Subjects showed relatively moderate levels of HRQoL (median physical and mental scores of 51.6 and 47.3, respectively) and about 15% of them rated their health as fair or poor. Lower scores in the physical dimension of HRQoL were associated with the presence of morbidities and immigration for work and religious reasons, while those who had migrated for religious and family reasons displayed a lower probability of lower scores in the mental dimension of HRQoL. Poor SRH was associated with female gender, overweight/obesity and presence of morbidities. Moreover, compared with immigrants from countries with a low human development index, immigrants from highly developed societies showed significantly lower odds of reporting poor SRH. About one-third of respondents reported at least one medical condition, while the prevalence of multi-morbidity was 10%. Females, over 45-year-olds, overweight and long-term immigrants had a higher prevalence of medical conditions.

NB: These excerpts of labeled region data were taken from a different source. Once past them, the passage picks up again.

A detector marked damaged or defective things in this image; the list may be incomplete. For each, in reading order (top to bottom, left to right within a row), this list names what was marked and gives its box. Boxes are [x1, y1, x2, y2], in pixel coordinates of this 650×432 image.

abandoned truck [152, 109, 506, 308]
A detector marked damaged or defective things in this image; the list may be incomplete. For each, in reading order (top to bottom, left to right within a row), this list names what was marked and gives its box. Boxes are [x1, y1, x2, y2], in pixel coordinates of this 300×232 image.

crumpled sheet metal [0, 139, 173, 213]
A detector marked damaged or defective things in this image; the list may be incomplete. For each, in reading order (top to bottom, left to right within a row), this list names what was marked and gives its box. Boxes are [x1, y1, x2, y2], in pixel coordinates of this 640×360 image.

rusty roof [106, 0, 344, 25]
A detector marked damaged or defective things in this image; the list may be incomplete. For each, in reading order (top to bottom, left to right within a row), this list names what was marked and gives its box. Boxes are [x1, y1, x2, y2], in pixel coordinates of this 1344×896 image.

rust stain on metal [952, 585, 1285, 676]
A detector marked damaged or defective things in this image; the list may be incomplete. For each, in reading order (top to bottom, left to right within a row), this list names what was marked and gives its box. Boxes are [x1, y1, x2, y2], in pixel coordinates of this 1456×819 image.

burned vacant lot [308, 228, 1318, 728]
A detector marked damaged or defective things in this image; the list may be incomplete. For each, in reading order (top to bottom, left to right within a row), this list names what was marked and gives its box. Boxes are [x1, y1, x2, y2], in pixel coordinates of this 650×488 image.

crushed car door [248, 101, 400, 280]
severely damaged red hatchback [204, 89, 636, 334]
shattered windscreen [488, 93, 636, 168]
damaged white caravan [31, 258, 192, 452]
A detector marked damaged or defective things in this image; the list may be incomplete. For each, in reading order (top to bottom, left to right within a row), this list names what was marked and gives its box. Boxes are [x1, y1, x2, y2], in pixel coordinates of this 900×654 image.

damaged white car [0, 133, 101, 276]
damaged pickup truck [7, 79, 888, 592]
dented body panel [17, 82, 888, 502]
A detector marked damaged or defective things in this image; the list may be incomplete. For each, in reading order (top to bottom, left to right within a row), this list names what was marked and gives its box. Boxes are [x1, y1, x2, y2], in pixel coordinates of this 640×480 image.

Our study confirms the presence of health inequalities within a heterogeneous immigrant population. HRQoL, SRH and morbidity are valid, relatively rapid and cheap tools for measuring health inequalities, though they do so in different ways. These indicators should be used with caution and, if possible, simultaneously, as they could help to identify and to monitor more vulnerable subjects among immigrants.
尽管意大利移民人口稳步增长,但有关移民健康状况的数据却很匮乏。我们的主要目标是衡量热那亚移民的健康相关生活质量(HRQoL)、自评健康状况(SRH)和发病率。我们旨在评估一些社会、结构和行为决定因素对“群体内”健康差异的相对贡献。
我们通过滚雪球抽样招募了502名受试者。使用了与社会人口统计学和健康相关项目相结合的SF - 12问卷。应用多变量逻辑回归和泊松回归模型,以确定与自评健康状况差、SF - 12得分较低以及自我报告发病率相关的特征。
受试者的健康相关生活质量水平相对中等(身体和心理得分中位数分别为51.6和47.3),约15%的人将自己的健康状况评为一般或较差。健康相关生活质量身体维度得分较低与发病情况以及因工作和宗教原因移民有关,而因宗教和家庭原因移民的人在健康相关生活质量心理维度得分较低的可能性较小。自评健康状况差与女性、超重/肥胖和发病情况有关。此外,与来自人类发展指数较低国家的移民相比,来自高度发达社会的移民自评健康状况差的几率显著较低。约三分之一的受访者报告至少有一种疾病,而多重疾病的患病率为10%。女性、45岁以上人群、超重者和长期移民的疾病患病率较高。
我们的研究证实了异质移民群体中存在健康不平等现象。健康相关生活质量、自评健康状况和发病率是衡量健康不平等的有效、相对快速且廉价的工具,尽管它们的衡量方式不同。这些指标应谨慎使用,如有可能应同时使用,因为它们有助于识别和监测移民中更易受影响的人群。